• **Required work**
From the material below, extract every line that contains the string "instances".

##### Entries provided #####

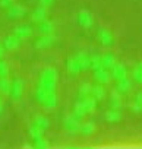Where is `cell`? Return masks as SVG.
I'll list each match as a JSON object with an SVG mask.
<instances>
[{
    "mask_svg": "<svg viewBox=\"0 0 142 149\" xmlns=\"http://www.w3.org/2000/svg\"><path fill=\"white\" fill-rule=\"evenodd\" d=\"M91 97H94L97 101H101L106 98V89L103 88L101 84L98 85H92V92H91Z\"/></svg>",
    "mask_w": 142,
    "mask_h": 149,
    "instance_id": "obj_22",
    "label": "cell"
},
{
    "mask_svg": "<svg viewBox=\"0 0 142 149\" xmlns=\"http://www.w3.org/2000/svg\"><path fill=\"white\" fill-rule=\"evenodd\" d=\"M66 70H67L70 74H73V76L82 72L81 64H79L76 56H69V57H67V60H66Z\"/></svg>",
    "mask_w": 142,
    "mask_h": 149,
    "instance_id": "obj_11",
    "label": "cell"
},
{
    "mask_svg": "<svg viewBox=\"0 0 142 149\" xmlns=\"http://www.w3.org/2000/svg\"><path fill=\"white\" fill-rule=\"evenodd\" d=\"M63 127L66 129L67 133H78L79 129H81V123H79V118L76 116L72 114H67L64 118H63Z\"/></svg>",
    "mask_w": 142,
    "mask_h": 149,
    "instance_id": "obj_5",
    "label": "cell"
},
{
    "mask_svg": "<svg viewBox=\"0 0 142 149\" xmlns=\"http://www.w3.org/2000/svg\"><path fill=\"white\" fill-rule=\"evenodd\" d=\"M9 74V64L0 58V78H5Z\"/></svg>",
    "mask_w": 142,
    "mask_h": 149,
    "instance_id": "obj_31",
    "label": "cell"
},
{
    "mask_svg": "<svg viewBox=\"0 0 142 149\" xmlns=\"http://www.w3.org/2000/svg\"><path fill=\"white\" fill-rule=\"evenodd\" d=\"M34 124L38 126L40 129H43V130L45 132V130H48V127H50V120H48L45 116H43V114H37V116L34 117Z\"/></svg>",
    "mask_w": 142,
    "mask_h": 149,
    "instance_id": "obj_20",
    "label": "cell"
},
{
    "mask_svg": "<svg viewBox=\"0 0 142 149\" xmlns=\"http://www.w3.org/2000/svg\"><path fill=\"white\" fill-rule=\"evenodd\" d=\"M94 81L97 84H101V85H107L110 81H111V72L106 67H98L94 70Z\"/></svg>",
    "mask_w": 142,
    "mask_h": 149,
    "instance_id": "obj_6",
    "label": "cell"
},
{
    "mask_svg": "<svg viewBox=\"0 0 142 149\" xmlns=\"http://www.w3.org/2000/svg\"><path fill=\"white\" fill-rule=\"evenodd\" d=\"M132 110H133L135 113H141V111H142V108H141V107H139L138 104H135V102L132 104Z\"/></svg>",
    "mask_w": 142,
    "mask_h": 149,
    "instance_id": "obj_35",
    "label": "cell"
},
{
    "mask_svg": "<svg viewBox=\"0 0 142 149\" xmlns=\"http://www.w3.org/2000/svg\"><path fill=\"white\" fill-rule=\"evenodd\" d=\"M10 86H12V81H9L8 76L0 78V92L2 94H9L10 92Z\"/></svg>",
    "mask_w": 142,
    "mask_h": 149,
    "instance_id": "obj_28",
    "label": "cell"
},
{
    "mask_svg": "<svg viewBox=\"0 0 142 149\" xmlns=\"http://www.w3.org/2000/svg\"><path fill=\"white\" fill-rule=\"evenodd\" d=\"M44 130L43 129H40L38 126H35L34 123L29 126V129H28V134H29V137L32 139V140H35V139H38V137H43L44 136Z\"/></svg>",
    "mask_w": 142,
    "mask_h": 149,
    "instance_id": "obj_24",
    "label": "cell"
},
{
    "mask_svg": "<svg viewBox=\"0 0 142 149\" xmlns=\"http://www.w3.org/2000/svg\"><path fill=\"white\" fill-rule=\"evenodd\" d=\"M76 22H78V25L81 28L88 29V28H91L94 25V15L88 9H81L76 13Z\"/></svg>",
    "mask_w": 142,
    "mask_h": 149,
    "instance_id": "obj_4",
    "label": "cell"
},
{
    "mask_svg": "<svg viewBox=\"0 0 142 149\" xmlns=\"http://www.w3.org/2000/svg\"><path fill=\"white\" fill-rule=\"evenodd\" d=\"M19 44H21V38H18L15 34H10V35H6L5 40H3V47L6 50H18L19 48Z\"/></svg>",
    "mask_w": 142,
    "mask_h": 149,
    "instance_id": "obj_14",
    "label": "cell"
},
{
    "mask_svg": "<svg viewBox=\"0 0 142 149\" xmlns=\"http://www.w3.org/2000/svg\"><path fill=\"white\" fill-rule=\"evenodd\" d=\"M38 32L41 35H44V34H53L54 32V24L51 21H48V19L40 22L38 24Z\"/></svg>",
    "mask_w": 142,
    "mask_h": 149,
    "instance_id": "obj_18",
    "label": "cell"
},
{
    "mask_svg": "<svg viewBox=\"0 0 142 149\" xmlns=\"http://www.w3.org/2000/svg\"><path fill=\"white\" fill-rule=\"evenodd\" d=\"M2 108H3V102H2V98H0V111H2Z\"/></svg>",
    "mask_w": 142,
    "mask_h": 149,
    "instance_id": "obj_37",
    "label": "cell"
},
{
    "mask_svg": "<svg viewBox=\"0 0 142 149\" xmlns=\"http://www.w3.org/2000/svg\"><path fill=\"white\" fill-rule=\"evenodd\" d=\"M97 107V100L94 97H88V98H84V100H79L75 107H73V116H76L78 118H82L88 114H91Z\"/></svg>",
    "mask_w": 142,
    "mask_h": 149,
    "instance_id": "obj_3",
    "label": "cell"
},
{
    "mask_svg": "<svg viewBox=\"0 0 142 149\" xmlns=\"http://www.w3.org/2000/svg\"><path fill=\"white\" fill-rule=\"evenodd\" d=\"M130 88H132V81H130L129 78H125V79L117 81V91H119L120 94L130 91Z\"/></svg>",
    "mask_w": 142,
    "mask_h": 149,
    "instance_id": "obj_25",
    "label": "cell"
},
{
    "mask_svg": "<svg viewBox=\"0 0 142 149\" xmlns=\"http://www.w3.org/2000/svg\"><path fill=\"white\" fill-rule=\"evenodd\" d=\"M90 57H91V69L92 70L101 67V56L100 54H90Z\"/></svg>",
    "mask_w": 142,
    "mask_h": 149,
    "instance_id": "obj_30",
    "label": "cell"
},
{
    "mask_svg": "<svg viewBox=\"0 0 142 149\" xmlns=\"http://www.w3.org/2000/svg\"><path fill=\"white\" fill-rule=\"evenodd\" d=\"M91 92H92V85L88 84V82H85V84H82V85L79 86V89H78V97H79V100H84V98L91 97Z\"/></svg>",
    "mask_w": 142,
    "mask_h": 149,
    "instance_id": "obj_21",
    "label": "cell"
},
{
    "mask_svg": "<svg viewBox=\"0 0 142 149\" xmlns=\"http://www.w3.org/2000/svg\"><path fill=\"white\" fill-rule=\"evenodd\" d=\"M132 79H133V82L142 85V66H141V63L133 67V70H132Z\"/></svg>",
    "mask_w": 142,
    "mask_h": 149,
    "instance_id": "obj_27",
    "label": "cell"
},
{
    "mask_svg": "<svg viewBox=\"0 0 142 149\" xmlns=\"http://www.w3.org/2000/svg\"><path fill=\"white\" fill-rule=\"evenodd\" d=\"M13 34H15L18 38H21V40H27V38H29V37L32 35V28H31L29 25H25V24L16 25V26L13 28Z\"/></svg>",
    "mask_w": 142,
    "mask_h": 149,
    "instance_id": "obj_13",
    "label": "cell"
},
{
    "mask_svg": "<svg viewBox=\"0 0 142 149\" xmlns=\"http://www.w3.org/2000/svg\"><path fill=\"white\" fill-rule=\"evenodd\" d=\"M54 42H56V37H54L53 34H44V35H41V37L35 41L34 47L38 48V50H45V48L53 47Z\"/></svg>",
    "mask_w": 142,
    "mask_h": 149,
    "instance_id": "obj_7",
    "label": "cell"
},
{
    "mask_svg": "<svg viewBox=\"0 0 142 149\" xmlns=\"http://www.w3.org/2000/svg\"><path fill=\"white\" fill-rule=\"evenodd\" d=\"M57 70L54 67H45L41 73H40V78H38V86L44 88V89H53L56 91L57 86Z\"/></svg>",
    "mask_w": 142,
    "mask_h": 149,
    "instance_id": "obj_2",
    "label": "cell"
},
{
    "mask_svg": "<svg viewBox=\"0 0 142 149\" xmlns=\"http://www.w3.org/2000/svg\"><path fill=\"white\" fill-rule=\"evenodd\" d=\"M27 15V9L22 6V5H16L13 3L10 8H8V18L9 19H21Z\"/></svg>",
    "mask_w": 142,
    "mask_h": 149,
    "instance_id": "obj_10",
    "label": "cell"
},
{
    "mask_svg": "<svg viewBox=\"0 0 142 149\" xmlns=\"http://www.w3.org/2000/svg\"><path fill=\"white\" fill-rule=\"evenodd\" d=\"M110 72H111V78L116 79V81H120V79L127 78V69H126V66L122 64V63H116V64L111 67Z\"/></svg>",
    "mask_w": 142,
    "mask_h": 149,
    "instance_id": "obj_12",
    "label": "cell"
},
{
    "mask_svg": "<svg viewBox=\"0 0 142 149\" xmlns=\"http://www.w3.org/2000/svg\"><path fill=\"white\" fill-rule=\"evenodd\" d=\"M22 94H24V81L18 78V79L12 81V86H10L9 95H10V98L13 101H19L22 98Z\"/></svg>",
    "mask_w": 142,
    "mask_h": 149,
    "instance_id": "obj_9",
    "label": "cell"
},
{
    "mask_svg": "<svg viewBox=\"0 0 142 149\" xmlns=\"http://www.w3.org/2000/svg\"><path fill=\"white\" fill-rule=\"evenodd\" d=\"M141 66H142V61H141Z\"/></svg>",
    "mask_w": 142,
    "mask_h": 149,
    "instance_id": "obj_38",
    "label": "cell"
},
{
    "mask_svg": "<svg viewBox=\"0 0 142 149\" xmlns=\"http://www.w3.org/2000/svg\"><path fill=\"white\" fill-rule=\"evenodd\" d=\"M79 132L84 134V136H91L92 133H95V124L92 121H87V123H82L81 124V129Z\"/></svg>",
    "mask_w": 142,
    "mask_h": 149,
    "instance_id": "obj_26",
    "label": "cell"
},
{
    "mask_svg": "<svg viewBox=\"0 0 142 149\" xmlns=\"http://www.w3.org/2000/svg\"><path fill=\"white\" fill-rule=\"evenodd\" d=\"M116 63H117V61H116V56H114V54H111V53H106V54L101 56V66H103V67L111 70V67H113Z\"/></svg>",
    "mask_w": 142,
    "mask_h": 149,
    "instance_id": "obj_17",
    "label": "cell"
},
{
    "mask_svg": "<svg viewBox=\"0 0 142 149\" xmlns=\"http://www.w3.org/2000/svg\"><path fill=\"white\" fill-rule=\"evenodd\" d=\"M3 54H5V47L0 44V58H3Z\"/></svg>",
    "mask_w": 142,
    "mask_h": 149,
    "instance_id": "obj_36",
    "label": "cell"
},
{
    "mask_svg": "<svg viewBox=\"0 0 142 149\" xmlns=\"http://www.w3.org/2000/svg\"><path fill=\"white\" fill-rule=\"evenodd\" d=\"M56 0H38L40 6H44V8H50L51 5H54Z\"/></svg>",
    "mask_w": 142,
    "mask_h": 149,
    "instance_id": "obj_32",
    "label": "cell"
},
{
    "mask_svg": "<svg viewBox=\"0 0 142 149\" xmlns=\"http://www.w3.org/2000/svg\"><path fill=\"white\" fill-rule=\"evenodd\" d=\"M47 8H44V6H38L34 12H32V15H31V19L34 21V22H37V24H40V22H43V21H45L47 19Z\"/></svg>",
    "mask_w": 142,
    "mask_h": 149,
    "instance_id": "obj_16",
    "label": "cell"
},
{
    "mask_svg": "<svg viewBox=\"0 0 142 149\" xmlns=\"http://www.w3.org/2000/svg\"><path fill=\"white\" fill-rule=\"evenodd\" d=\"M110 107L116 108V110H119L122 107V97H120L119 91H113L110 94Z\"/></svg>",
    "mask_w": 142,
    "mask_h": 149,
    "instance_id": "obj_23",
    "label": "cell"
},
{
    "mask_svg": "<svg viewBox=\"0 0 142 149\" xmlns=\"http://www.w3.org/2000/svg\"><path fill=\"white\" fill-rule=\"evenodd\" d=\"M32 142H34V148H37V149H47V148H50V142L44 136L38 137V139H35Z\"/></svg>",
    "mask_w": 142,
    "mask_h": 149,
    "instance_id": "obj_29",
    "label": "cell"
},
{
    "mask_svg": "<svg viewBox=\"0 0 142 149\" xmlns=\"http://www.w3.org/2000/svg\"><path fill=\"white\" fill-rule=\"evenodd\" d=\"M15 3V0H0V6L2 8H10Z\"/></svg>",
    "mask_w": 142,
    "mask_h": 149,
    "instance_id": "obj_33",
    "label": "cell"
},
{
    "mask_svg": "<svg viewBox=\"0 0 142 149\" xmlns=\"http://www.w3.org/2000/svg\"><path fill=\"white\" fill-rule=\"evenodd\" d=\"M104 118H106V121H108V123H119V121L122 120V114H120L119 110L111 108V110H108V111L104 114Z\"/></svg>",
    "mask_w": 142,
    "mask_h": 149,
    "instance_id": "obj_19",
    "label": "cell"
},
{
    "mask_svg": "<svg viewBox=\"0 0 142 149\" xmlns=\"http://www.w3.org/2000/svg\"><path fill=\"white\" fill-rule=\"evenodd\" d=\"M75 56H76V58H78V61H79V64H81V69H82L84 72L91 69V57H90L88 53L79 51V53H76Z\"/></svg>",
    "mask_w": 142,
    "mask_h": 149,
    "instance_id": "obj_15",
    "label": "cell"
},
{
    "mask_svg": "<svg viewBox=\"0 0 142 149\" xmlns=\"http://www.w3.org/2000/svg\"><path fill=\"white\" fill-rule=\"evenodd\" d=\"M35 100L44 110H48V111L54 110L57 105V95H56V91L53 89H44L38 86L35 89Z\"/></svg>",
    "mask_w": 142,
    "mask_h": 149,
    "instance_id": "obj_1",
    "label": "cell"
},
{
    "mask_svg": "<svg viewBox=\"0 0 142 149\" xmlns=\"http://www.w3.org/2000/svg\"><path fill=\"white\" fill-rule=\"evenodd\" d=\"M135 104H138L141 108H142V92H138L135 95Z\"/></svg>",
    "mask_w": 142,
    "mask_h": 149,
    "instance_id": "obj_34",
    "label": "cell"
},
{
    "mask_svg": "<svg viewBox=\"0 0 142 149\" xmlns=\"http://www.w3.org/2000/svg\"><path fill=\"white\" fill-rule=\"evenodd\" d=\"M97 38H98L100 44H103L104 47H110L114 44V35L107 28H100L97 32Z\"/></svg>",
    "mask_w": 142,
    "mask_h": 149,
    "instance_id": "obj_8",
    "label": "cell"
}]
</instances>
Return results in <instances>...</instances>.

#####

• **Written solution**
<instances>
</instances>
Return results in <instances>...</instances>.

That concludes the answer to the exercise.